§ Dataset content

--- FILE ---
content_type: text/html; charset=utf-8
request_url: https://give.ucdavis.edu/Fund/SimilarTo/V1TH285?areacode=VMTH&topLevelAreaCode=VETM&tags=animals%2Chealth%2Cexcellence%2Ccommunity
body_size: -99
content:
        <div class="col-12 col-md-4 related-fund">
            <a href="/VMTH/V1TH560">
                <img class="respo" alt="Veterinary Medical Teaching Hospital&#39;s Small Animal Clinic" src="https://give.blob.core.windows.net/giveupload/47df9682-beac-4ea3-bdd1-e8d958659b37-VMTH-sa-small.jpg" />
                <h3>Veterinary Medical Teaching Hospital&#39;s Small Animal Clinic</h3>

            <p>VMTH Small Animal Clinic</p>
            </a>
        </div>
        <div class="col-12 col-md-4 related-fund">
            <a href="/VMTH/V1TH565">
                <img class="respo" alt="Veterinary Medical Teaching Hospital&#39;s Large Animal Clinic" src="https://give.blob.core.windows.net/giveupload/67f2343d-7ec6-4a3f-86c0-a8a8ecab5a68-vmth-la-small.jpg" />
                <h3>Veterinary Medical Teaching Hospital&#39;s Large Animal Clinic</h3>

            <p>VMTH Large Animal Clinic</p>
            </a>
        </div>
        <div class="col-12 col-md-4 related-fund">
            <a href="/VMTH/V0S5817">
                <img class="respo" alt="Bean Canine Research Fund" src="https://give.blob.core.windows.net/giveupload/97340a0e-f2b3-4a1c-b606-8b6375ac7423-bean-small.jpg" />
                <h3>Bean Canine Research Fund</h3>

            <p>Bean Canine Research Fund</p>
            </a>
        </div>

§ Work order
Report how many lines in the listing above contain the string "href", giving the number alone.

§ Solution to the exercise
3